Question 1: Why would Lion do a deal with Blackstone? Why would Blackstone do one with Lion? What does each risk? What can each gain?
Lion and Blackstone are joining together to leverage industry expertise and financing power.
Lion has a strong understanding of consumer-focused brands and using proprietary deals to turn an existing medium-sized player into a larger busines by using it as a platform for acquisitions. Examples of such deals include Weetabix and Jimmy Choo.
Blackstone has the power to bring very large financing into a deal, capable of investing up to $1 billion in a company, while also having an international presence, bringing synergies across borders.
However, this partnership also brings in a lagging pace in closing deals and public visibility and scrutiny.
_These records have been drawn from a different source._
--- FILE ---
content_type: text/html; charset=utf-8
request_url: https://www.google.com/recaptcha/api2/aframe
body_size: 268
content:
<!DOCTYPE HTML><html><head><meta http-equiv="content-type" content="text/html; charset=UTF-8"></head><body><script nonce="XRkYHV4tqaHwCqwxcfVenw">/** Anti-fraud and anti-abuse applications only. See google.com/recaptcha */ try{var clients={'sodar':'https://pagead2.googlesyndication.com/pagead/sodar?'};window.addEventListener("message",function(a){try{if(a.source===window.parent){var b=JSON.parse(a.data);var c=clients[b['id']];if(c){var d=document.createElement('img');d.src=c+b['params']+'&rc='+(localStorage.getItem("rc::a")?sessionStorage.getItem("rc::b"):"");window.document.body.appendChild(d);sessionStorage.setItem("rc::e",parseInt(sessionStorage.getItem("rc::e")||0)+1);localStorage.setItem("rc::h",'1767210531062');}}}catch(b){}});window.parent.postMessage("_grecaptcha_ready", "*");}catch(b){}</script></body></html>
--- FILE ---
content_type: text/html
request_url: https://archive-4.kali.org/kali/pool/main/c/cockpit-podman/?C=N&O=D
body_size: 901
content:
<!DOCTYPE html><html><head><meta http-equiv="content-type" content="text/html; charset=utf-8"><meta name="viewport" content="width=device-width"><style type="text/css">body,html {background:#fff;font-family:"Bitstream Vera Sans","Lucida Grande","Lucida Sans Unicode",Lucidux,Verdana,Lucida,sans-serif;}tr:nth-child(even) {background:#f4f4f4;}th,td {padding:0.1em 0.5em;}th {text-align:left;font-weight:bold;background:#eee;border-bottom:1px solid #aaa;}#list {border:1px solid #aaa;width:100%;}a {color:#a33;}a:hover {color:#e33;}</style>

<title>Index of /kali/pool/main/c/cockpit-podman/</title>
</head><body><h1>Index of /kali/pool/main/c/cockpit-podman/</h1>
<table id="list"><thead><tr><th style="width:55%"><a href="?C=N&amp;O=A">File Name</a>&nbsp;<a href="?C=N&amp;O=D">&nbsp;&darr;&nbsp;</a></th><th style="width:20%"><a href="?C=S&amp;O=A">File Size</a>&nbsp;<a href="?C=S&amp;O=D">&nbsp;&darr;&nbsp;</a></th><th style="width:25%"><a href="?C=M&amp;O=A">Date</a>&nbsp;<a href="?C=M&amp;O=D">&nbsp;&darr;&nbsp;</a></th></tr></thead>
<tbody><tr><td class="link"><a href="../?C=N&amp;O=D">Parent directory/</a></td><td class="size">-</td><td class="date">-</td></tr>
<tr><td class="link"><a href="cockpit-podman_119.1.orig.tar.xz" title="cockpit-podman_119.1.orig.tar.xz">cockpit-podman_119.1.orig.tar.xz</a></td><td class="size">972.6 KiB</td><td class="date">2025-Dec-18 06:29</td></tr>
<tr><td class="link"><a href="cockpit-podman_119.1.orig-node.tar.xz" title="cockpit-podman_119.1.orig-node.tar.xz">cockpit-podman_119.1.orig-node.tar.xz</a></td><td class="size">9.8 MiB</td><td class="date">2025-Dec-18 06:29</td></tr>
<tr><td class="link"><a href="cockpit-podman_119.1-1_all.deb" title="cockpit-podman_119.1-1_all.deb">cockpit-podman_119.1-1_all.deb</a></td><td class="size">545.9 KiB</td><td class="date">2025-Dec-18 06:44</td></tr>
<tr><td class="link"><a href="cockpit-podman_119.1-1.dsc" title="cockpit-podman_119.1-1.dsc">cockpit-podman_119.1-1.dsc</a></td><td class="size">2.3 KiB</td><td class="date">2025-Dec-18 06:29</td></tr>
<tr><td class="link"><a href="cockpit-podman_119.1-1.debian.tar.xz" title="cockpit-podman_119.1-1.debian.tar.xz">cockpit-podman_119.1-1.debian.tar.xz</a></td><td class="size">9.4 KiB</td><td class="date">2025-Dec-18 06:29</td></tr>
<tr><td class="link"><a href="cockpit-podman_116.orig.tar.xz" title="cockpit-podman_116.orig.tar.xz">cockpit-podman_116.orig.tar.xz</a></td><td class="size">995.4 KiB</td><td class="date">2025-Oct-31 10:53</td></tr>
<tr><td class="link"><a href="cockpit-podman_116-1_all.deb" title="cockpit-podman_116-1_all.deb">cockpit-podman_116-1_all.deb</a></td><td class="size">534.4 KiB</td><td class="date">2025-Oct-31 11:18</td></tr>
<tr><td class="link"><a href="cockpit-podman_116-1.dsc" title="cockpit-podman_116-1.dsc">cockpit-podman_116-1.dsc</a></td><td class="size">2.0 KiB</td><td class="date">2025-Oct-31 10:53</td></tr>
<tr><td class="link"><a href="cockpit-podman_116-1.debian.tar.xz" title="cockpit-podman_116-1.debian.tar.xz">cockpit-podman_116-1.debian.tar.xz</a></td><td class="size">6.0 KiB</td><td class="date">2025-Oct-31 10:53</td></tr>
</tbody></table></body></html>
Lion typically moves quickly on deals, and already has decided ahead of Blackstone on timing and price. Blackstone, however, still needs to conduct due diligence and have the deal reviewed by the investment committee. Moreover, Lion’s partnership with Blackstone brings it into the Financial Times’ front page and pressures it further to perform.
Question 2: Is Orangina a good deal? It seems that Lion and Blackstone are paying a pretty full price; what angle might the Blackstone-Lion consortium have found to justify it?
Yes, Orangina is a good deal, for its brand power, its resilience, its financing-friendly nature, and its operating and distribution network in France and Spain.
Orangina has iconic brands that are well known in France and Spain, and it commands a strong presence in its niche without intruding on the soft drink space of brands such as Coca Cola.
It can be levered easily, as it is in a defensive sector, has strong cash flows, and with tangible assets that can be claimed.
Despite being undermanaged, it continued to perform well in bad times, indicating that it has a working operating infrastructure and does not depend on a personality to guide the business.
Moreover, the team has a good understanding and fit with the company. Javier Ferrán of Lion, a Spanish national who speaks French, is well suited to understand a company with operations concentrated in Spain and France, and is also ideal for his past experience in the soft drinks sector.
Question 3: Based on the information provided in the case, how would you value
We will NOT value the company based on any discount cash flow model, including LBO valuation or APV model, as we are dealing with a private company, whose beta and future capital structure are unfeasible to estimate. Private companies have no estimable beta, since they are not publicly traded and are illiquid – their value does not move in any direction with respect to the market. There are also no strong barriers to entry in a soft drink market, so terminal growth also can’t be easily estimated.
However, we can first attempt a simple Venture Capital valuation model to get a quick ballpark for our valuation.
We find that a reasonable equity valuation for a private equity buyer lies between $900 million and $1.9 billion.
This implies an equity valuation between 760 million euros and 1.6 billion euros.
With plans to place 900 million euros of debt, Orangina can be priced at 1.7 billion euros to 2.5 billion euros. We can assume that the 1.85 billion euro valuation of Blackstone and Lion is quite reasonable.
Question 4: What is the best deal approach?
The team needs to make a bid that will make them one of the trusted and approved buyer candidates immediately, even with the risk of overpaying.
They need to become one of the groups with access to the Orangina management team and their advisors, and begin asking the questions they need answered on the company – such as the implementation of a stable management team in a time of a high management turnover, the ability to grow in the food channel or obtain higher bidding power in the out of food channel, and a turnaround strategy for France.
Given that Blackstone and Lion have a special edge that Lion’s team understands the sector, the business, and the geography well, they should be willing to pay up front in the early auctions, so that they can eliminate strategic buyers such as Pepsi, while also discouraging other financial buyers who don’t have the same level of understanding, edge, or angle on this sector.
Once the likelihood of a deal is strong enough, Blackstone and Lion can begin negotiating a definitive merger agreement with prices and terms that are a bit more suitable and fair for it. However, the current priority should be to get into the buy and cut others out as soon as possible.